## SELECTED EXTRACT
This technical information may be of use to those wanting to process Leo files with special-purpose filters. Leo’s uses XML for its file format. The following sections describe this format in detail. Important: The actual read/write code in leoFileCommands.py is the authoritative guide. When in doubt about what Leo actually writes, look at an actual .leo file in another editor.
Here are the elements that may appear in Leo files. These elements must appear in this order.
Leo files start with the following line:
<?xml version="1.0" encoding="UTF-8"?>
An xml-stylesheet line is option. For example:
<?xml-stylesheet ekr_stylesheet?>
The <leo_header> element specifies version information and other information that affects how Leo parses the file. For example:
<leo_header file_format="2" tnodes="0" max_tnode_index="5725" clone_windows="0"/>
The file_format attribute gives the ‘major’ format number. It is ‘2’ for all 4.x versions of Leo. The tnodes and clone_windows attributes are no longer used. The max_tnode_index attribute is the largest tnode index.
The globals element specifies information relating to the entire file. For example:
<globals body_outline_ratio="0.50">
<global_window_position top="27" left="27" height="472" width="571"/>
<global_log_window_position top="183" left="446" height="397" width="534"/>
</globals>
The <v> element represents a single vnode and has the following form:
<v...><vh>sss</vh> (zero or more nested v elements) </v>
The <vh> element specifies the headline text. sss is the headline text encoded with the usual XML escapes. As shown above, a <v> element may contain nested <v> elements. This nesting indicates outline structure in the obvious way. Zero or more of the following attributes may appear in <v> elements:
t=name.timestamp.n
a="xxx"
The t=”Tnnn” attribute specifies the <t> element associated with a <v> element. The a=”xxx” attribute specifies vnode attributes. The xxx denotes one or more upper-case letters whose meanings are as follows:
C The vnode is a clone. (Not used in 4.x)
E The vnode is expanded so its children are visible.
M The vnode is marked.
T The vnode is the top visible node.
V The vnode is the current vnode.
For example, a=”EM” specifies that the vnode is expanded and is marked.
New in 4.0:
The <t> element represents the body text of the corresponding <v> element. It has this form:
<t tx="<gnx>">sss</t>
The tx attribute is required. The t attribute of <v> elements refer to this tx attribute. sss is the body text encoded with the usual XML escapes.
New in 4.0: Plugins and scripts may add attributes to <v> and <t> elements. See Writing plugins for details.
This section describe the format of external files. Leo’s sentinel lines are comments, and this section describes those comments.
Files derived from @file use gnx’s in @+node sentinels. Such gnx’s permanently and uniquely identify nodes. Gnx’s have the form:
id.yyyymmddhhmmss
id.yyyymmddhhmmss.n
The second form is used if two gnx’s would otherwise be identical.
Here are the sentinels used by Leo, in alphabetical order. Unless otherwise noted, the documentation applies to all versions of Leo. In the following discussion, gnx denotes a gnx as described above.

## AIM A
According to the Leo file format page, what is the file_format attribute for all 4.x versions of Leo?
The rows that follow have no connection to the Leo file format page.

## EXTRACTED DATA
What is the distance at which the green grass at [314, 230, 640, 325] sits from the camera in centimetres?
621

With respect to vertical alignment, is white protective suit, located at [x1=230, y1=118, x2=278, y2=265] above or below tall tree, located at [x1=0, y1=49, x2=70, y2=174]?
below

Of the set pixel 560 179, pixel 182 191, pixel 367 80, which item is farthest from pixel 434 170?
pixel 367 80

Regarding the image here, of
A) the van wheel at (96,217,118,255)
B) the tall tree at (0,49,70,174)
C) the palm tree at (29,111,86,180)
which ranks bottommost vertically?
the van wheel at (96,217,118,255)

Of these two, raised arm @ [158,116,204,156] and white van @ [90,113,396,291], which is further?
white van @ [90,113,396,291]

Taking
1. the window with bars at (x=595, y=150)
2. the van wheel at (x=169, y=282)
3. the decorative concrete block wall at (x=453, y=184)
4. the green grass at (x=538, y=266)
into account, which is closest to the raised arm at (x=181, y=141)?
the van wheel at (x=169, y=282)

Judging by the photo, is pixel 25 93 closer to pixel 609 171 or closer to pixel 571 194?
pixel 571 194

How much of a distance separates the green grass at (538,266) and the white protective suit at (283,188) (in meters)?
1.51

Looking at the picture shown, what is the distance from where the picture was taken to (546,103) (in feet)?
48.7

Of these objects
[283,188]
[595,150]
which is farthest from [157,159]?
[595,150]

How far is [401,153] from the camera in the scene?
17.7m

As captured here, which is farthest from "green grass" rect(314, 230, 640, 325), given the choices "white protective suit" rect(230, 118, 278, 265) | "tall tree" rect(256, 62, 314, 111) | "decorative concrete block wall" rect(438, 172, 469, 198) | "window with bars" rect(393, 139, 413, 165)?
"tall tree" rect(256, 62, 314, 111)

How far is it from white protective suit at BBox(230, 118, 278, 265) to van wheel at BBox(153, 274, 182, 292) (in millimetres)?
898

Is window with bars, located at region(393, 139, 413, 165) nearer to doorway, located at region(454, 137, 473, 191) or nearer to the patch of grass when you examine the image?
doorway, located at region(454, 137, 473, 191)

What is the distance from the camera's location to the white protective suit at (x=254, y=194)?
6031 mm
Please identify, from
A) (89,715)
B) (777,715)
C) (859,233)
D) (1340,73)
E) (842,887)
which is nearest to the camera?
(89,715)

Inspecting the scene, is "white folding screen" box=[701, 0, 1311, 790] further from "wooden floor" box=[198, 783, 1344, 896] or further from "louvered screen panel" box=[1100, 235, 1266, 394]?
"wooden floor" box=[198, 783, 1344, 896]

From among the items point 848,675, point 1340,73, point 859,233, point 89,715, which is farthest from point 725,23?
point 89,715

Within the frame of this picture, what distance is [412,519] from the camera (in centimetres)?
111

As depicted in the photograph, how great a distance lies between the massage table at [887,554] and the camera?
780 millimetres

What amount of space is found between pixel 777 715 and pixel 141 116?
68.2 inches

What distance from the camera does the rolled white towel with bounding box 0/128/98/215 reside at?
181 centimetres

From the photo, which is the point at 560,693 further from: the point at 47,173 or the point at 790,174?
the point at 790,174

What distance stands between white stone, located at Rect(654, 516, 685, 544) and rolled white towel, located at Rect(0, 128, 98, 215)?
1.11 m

## AIM B
Report every line of the rows that contains the word "wooden".

## WRITTEN SOLUTION A
It is ‘2’.

## WRITTEN SOLUTION B
Inspecting the scene, is "white folding screen" box=[701, 0, 1311, 790] further from "wooden floor" box=[198, 783, 1344, 896] or further from "louvered screen panel" box=[1100, 235, 1266, 394]?
"wooden floor" box=[198, 783, 1344, 896]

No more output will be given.